According to A guide to the Birds in Thailand by the late Dr Boonsong Lekagul and the eminent ornithologist Philip D. Round, peafowl are found in several different habitats including mixed deciduous woodland, secondary growth and clearings usually close to shallow streams or rivers with exposed sandbars, plus foothills and plains, but also occasionally higher plateau areas. At the time of publication in 1991, peafowl were considered a rare resident much reduced by human persecution. Peafowl have adapted to a changed habitat in Huai Kha Khaeng and Thung Yai, flooded by the Sri Nakarin Dam and reservoir in the west.
PHOTO: SAMAK KHODKAEW
Green peafowl spend most of their time on or near the ground in tall grasses or sedges. They forage for food in open areas and along riverbanks. Family units roost in trees about 10-15 metres off the ground. The Green Peafowl is a forest bird that nests on the ground, laying three to six eggs.
Their diet consists of fruits, invertebrates, reptiles and other small animals. Adult birds hunt for ticks, termites, flower petals, bud leaves and berries, and are also known to take poisonous snakes from time to time. Frogs and other small aquatic animals probably make up the bulk of the diet of growing birds.
Although rare compared with historic numbers, improved survey methodology and increased effort has led to an increase in the reporting rate and thus the population estimate has been revised upwards to reflect this improved knowledge. Nevertheless, this remains a coarse estimate and warrants refinement.
Continuous research into its range, status, habitat requirements and interactions with people to inform management within the protected areas should be carried out. Peafowl require strict enforcement of regulations relating to hunting and pesticide use within the parks supporting populations in Indochina. A total ban on the international trade in live birds and tail feathers in all range countries should be encouraged.
Because of its attractive appearance, the green peafowl faces the threat of hunting. Its feathers are considered to be valuable art objects and are also popularly used in household crafts and decorations. It is listed in Appendix II of Cites, and before 2009 it was evaluated as "vulnerable". The bird is now listed as "endangered" on the IUCN Red List of Threatened Species. The world population has declined rapidly and the species no longer occurs in many areas of its past distribution.
As with all other wild birds and animals living in protected areas, the green peafowl in Thailand is in a serious predicament. More and more people forage in the forest and along with this, poaching is a never-ending saga. Protection and enforcement is the No. 1 priority for the government but recent budget cuts have been tabled which, in the event they go through, will seriously affect all wildlife and their ecosystems.

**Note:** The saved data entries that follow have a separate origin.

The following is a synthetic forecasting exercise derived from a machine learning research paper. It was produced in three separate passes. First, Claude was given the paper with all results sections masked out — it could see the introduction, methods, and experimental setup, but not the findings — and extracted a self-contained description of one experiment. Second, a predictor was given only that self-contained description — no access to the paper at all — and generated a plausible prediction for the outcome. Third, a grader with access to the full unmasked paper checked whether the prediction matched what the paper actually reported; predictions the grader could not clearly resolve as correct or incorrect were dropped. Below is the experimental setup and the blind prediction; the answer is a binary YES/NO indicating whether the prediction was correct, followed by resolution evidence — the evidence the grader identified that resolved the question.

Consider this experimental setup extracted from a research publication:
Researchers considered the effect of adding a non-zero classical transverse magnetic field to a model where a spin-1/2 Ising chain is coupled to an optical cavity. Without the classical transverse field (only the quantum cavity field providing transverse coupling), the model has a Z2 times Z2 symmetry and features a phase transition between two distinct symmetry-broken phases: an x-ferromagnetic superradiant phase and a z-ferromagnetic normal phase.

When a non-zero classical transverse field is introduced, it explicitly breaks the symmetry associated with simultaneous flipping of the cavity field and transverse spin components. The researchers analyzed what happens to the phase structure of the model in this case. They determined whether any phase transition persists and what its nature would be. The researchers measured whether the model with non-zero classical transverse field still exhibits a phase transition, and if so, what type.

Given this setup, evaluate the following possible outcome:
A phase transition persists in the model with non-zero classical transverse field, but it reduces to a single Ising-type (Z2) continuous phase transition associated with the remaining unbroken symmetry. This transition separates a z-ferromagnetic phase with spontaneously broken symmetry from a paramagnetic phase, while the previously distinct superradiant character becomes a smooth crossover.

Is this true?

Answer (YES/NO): NO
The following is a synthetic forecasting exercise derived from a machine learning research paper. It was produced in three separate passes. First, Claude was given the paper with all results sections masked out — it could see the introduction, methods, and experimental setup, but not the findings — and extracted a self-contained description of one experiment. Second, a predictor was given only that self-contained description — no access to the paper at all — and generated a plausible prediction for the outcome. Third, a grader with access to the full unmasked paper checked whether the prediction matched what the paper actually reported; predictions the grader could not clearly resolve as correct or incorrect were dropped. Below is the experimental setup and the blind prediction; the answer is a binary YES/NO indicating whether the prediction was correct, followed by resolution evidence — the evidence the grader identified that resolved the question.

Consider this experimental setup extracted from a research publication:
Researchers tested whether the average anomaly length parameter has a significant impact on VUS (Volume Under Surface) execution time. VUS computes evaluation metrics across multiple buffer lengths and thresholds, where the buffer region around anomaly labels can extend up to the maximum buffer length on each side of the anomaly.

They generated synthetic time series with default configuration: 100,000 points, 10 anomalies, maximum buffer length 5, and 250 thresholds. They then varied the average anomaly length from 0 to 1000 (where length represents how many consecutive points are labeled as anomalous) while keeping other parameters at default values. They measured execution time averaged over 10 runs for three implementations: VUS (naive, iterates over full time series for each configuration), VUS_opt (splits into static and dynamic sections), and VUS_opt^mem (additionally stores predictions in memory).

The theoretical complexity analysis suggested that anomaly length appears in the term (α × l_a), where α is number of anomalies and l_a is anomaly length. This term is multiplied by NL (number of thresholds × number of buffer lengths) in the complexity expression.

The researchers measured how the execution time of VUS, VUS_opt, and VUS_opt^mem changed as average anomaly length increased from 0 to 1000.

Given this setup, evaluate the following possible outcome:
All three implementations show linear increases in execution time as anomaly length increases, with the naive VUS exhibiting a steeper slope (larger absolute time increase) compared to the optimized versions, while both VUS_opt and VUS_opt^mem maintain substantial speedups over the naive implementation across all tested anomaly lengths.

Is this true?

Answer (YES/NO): NO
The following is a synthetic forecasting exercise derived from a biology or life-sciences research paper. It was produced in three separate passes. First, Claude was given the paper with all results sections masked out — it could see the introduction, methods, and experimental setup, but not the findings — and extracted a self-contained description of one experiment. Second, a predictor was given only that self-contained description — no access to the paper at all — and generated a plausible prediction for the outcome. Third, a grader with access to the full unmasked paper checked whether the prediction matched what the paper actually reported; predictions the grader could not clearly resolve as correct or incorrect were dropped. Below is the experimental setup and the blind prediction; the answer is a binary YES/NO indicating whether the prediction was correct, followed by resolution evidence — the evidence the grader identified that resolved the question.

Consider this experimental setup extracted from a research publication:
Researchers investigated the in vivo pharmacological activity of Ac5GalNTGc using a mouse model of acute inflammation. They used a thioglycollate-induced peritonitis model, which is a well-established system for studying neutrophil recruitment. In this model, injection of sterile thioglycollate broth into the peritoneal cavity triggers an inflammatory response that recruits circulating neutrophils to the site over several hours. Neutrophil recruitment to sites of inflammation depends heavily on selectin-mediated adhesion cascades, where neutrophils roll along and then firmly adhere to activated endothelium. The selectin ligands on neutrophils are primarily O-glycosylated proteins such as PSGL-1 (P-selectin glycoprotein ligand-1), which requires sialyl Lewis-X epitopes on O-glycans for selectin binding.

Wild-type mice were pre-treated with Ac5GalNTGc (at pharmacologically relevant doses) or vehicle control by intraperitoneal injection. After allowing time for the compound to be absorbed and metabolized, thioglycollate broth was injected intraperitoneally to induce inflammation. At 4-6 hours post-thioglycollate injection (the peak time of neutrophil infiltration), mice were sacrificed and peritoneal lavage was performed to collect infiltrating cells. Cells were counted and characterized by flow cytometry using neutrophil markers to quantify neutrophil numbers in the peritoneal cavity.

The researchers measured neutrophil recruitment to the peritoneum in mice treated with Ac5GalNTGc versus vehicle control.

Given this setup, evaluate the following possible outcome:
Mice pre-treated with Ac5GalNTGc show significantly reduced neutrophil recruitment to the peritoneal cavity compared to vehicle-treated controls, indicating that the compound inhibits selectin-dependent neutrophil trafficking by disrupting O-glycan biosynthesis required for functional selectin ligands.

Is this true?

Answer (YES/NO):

It is also said that many temporary rangers will be lose their jobs if these budget cuts go through, and to compensate them, a scheme has also been tabled where the rangers will join forces in their respective villages, put in a bid to look after the forest, similar to a community forest programme, and then wait for the benefits of doing business there. This is the beginning of the end.
Corruption will certainly come into play and these jobless rangers who already know the forest will slip into areas they know well and poach and gather. There will be no unity within the ranks to properly maintain a good protection programme. With big money, continued and expanding wildlife trading, and other dark political forces at work, plus an ever expanding human population, it will be a rough road ahead.
It is unfortunate but the future of the green peafowl hangs in the balance, and if management, funding, protection and enforcement are not increased and improved, these spectacular birds will slowly and eventually go the way of the dodo in Mauritius and the carrier pigeon in the US. The government of Thailand should do much more in taking care of the Kingdom's great wild heritage.
Red jungle fowl at Khao Ang Rue Nai.
A juvenile peafowl in Huai Kha Khaeng.